▸ Data for the task:
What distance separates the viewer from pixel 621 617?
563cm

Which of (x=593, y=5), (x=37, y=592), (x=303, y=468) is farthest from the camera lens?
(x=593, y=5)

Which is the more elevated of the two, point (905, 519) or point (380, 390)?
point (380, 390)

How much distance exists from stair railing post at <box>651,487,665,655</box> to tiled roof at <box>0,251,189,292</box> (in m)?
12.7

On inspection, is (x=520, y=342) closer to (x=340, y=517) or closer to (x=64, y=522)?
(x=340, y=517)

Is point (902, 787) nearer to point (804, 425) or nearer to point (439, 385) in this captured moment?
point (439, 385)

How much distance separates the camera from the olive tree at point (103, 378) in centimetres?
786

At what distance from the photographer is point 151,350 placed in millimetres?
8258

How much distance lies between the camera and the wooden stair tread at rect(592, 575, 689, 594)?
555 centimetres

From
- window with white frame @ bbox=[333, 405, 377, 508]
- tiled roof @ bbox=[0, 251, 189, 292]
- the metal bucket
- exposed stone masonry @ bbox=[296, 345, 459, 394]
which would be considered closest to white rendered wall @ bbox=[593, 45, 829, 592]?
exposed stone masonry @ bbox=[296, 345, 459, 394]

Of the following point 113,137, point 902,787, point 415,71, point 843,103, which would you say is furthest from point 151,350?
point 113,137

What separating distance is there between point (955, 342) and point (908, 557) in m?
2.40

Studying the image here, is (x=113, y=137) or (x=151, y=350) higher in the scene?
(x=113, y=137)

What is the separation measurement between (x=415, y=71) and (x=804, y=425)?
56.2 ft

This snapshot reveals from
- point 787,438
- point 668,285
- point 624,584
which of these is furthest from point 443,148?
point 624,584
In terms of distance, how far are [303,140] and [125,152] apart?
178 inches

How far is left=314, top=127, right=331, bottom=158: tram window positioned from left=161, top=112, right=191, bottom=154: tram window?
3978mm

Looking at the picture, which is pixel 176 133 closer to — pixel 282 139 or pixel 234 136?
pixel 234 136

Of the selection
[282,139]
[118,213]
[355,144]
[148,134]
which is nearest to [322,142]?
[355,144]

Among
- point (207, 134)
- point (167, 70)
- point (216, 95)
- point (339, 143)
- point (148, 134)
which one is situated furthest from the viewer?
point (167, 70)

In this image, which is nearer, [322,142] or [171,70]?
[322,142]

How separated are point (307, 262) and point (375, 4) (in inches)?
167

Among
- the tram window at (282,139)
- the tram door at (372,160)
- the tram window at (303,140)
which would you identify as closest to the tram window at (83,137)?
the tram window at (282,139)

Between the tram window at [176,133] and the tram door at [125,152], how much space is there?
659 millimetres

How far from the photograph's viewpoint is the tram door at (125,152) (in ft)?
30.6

▸ Written exercise: Write the records above as a JSON list of strings, one string per line and no blank lines, from the line with "What is the" through the final line of the records, both included.

▸ Exercise output:
[
  "What is the separation measurement between (x=415, y=71) and (x=804, y=425)?",
  "56.2 ft",
  "This snapshot reveals from",
  "- point 787,438",
  "- point 668,285",
  "- point 624,584",
  "which of these is furthest from point 443,148?",
  "point 624,584",
  "In terms of distance, how far are [303,140] and [125,152] apart?",
  "178 inches",
  "How far is left=314, top=127, right=331, bottom=158: tram window positioned from left=161, top=112, right=191, bottom=154: tram window?",
  "3978mm",
  "Looking at the picture, which is pixel 176 133 closer to — pixel 282 139 or pixel 234 136?",
  "pixel 234 136",
  "Of the selection",
  "[282,139]",
  "[118,213]",
  "[355,144]",
  "[148,134]",
  "which is nearest to [322,142]?",
  "[355,144]",
  "Among",
  "- point (207, 134)",
  "- point (167, 70)",
  "- point (216, 95)",
  "- point (339, 143)",
  "- point (148, 134)",
  "which one is situated furthest from the viewer?",
  "point (167, 70)",
  "In this image, which is nearer, [322,142] or [171,70]?",
  "[322,142]",
  "How separated are point (307, 262) and point (375, 4) (in inches)?",
  "167",
  "Among",
  "- the tram window at (282,139)",
  "- the tram door at (372,160)",
  "- the tram window at (303,140)",
  "which would you identify as closest to the tram window at (83,137)?",
  "the tram window at (282,139)",
  "Between the tram window at [176,133] and the tram door at [125,152], how much space is there?",
  "659 millimetres",
  "How far from the photograph's viewpoint is the tram door at (125,152) (in ft)?",
  "30.6"
]